About the installation method ('hi! download this random shell script and execute it'), I agree this is really dangerous but mere installing stuff is a hairy thing on linux distros. I mean what is the practical alternative? Distro package manager versions are almost always way behind.

NixOS/guix are gonna solve this issue once and for all (famous last words)

But it's not really dangerous, no more so than downloading an arbitrary binary and executing it at least. The script is delivered over https, so you're not going to be MITM'ed, and you're trusting rustup to provide you the valid install script. If you _are_ MITM'ed, it doesn't really matter what your delivery method is unless you do a verification from another device/network, and if you don't trust rustup then why are you downloading and executing their installer?

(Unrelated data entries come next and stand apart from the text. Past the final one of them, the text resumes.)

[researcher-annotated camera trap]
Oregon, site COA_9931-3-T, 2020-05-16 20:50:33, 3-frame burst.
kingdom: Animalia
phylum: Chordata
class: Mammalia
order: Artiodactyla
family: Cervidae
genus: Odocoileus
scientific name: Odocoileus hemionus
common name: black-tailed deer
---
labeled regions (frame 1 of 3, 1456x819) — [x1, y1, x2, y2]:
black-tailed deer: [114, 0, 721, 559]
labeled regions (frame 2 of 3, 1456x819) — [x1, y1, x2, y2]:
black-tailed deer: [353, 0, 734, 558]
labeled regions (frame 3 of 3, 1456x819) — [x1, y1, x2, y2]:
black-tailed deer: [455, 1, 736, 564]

If they `shellcheck` their bash script, then sure. Aside from unquoted $vars, usually random shell scripts have a habit of polluting home and creating arbitrary dirs under god-knows-where and not respecting XDG.

They are almost always irreversible too. Like you can't undo the steps the shell scripts have done.

Any software you choose to run could not respect your desires and leave a mess. This is not a random shell script. It's the officially recommended way to install Rust [0], vetted and maintained by the community. You're free to audit the script before running it, or even check out the source [1]. If this doesn't satisfy you, check out the other installation methods [2].

Edit: I realize you're not speaking specifically about rustup, but what I said can and should apply to anything you choose to install this way.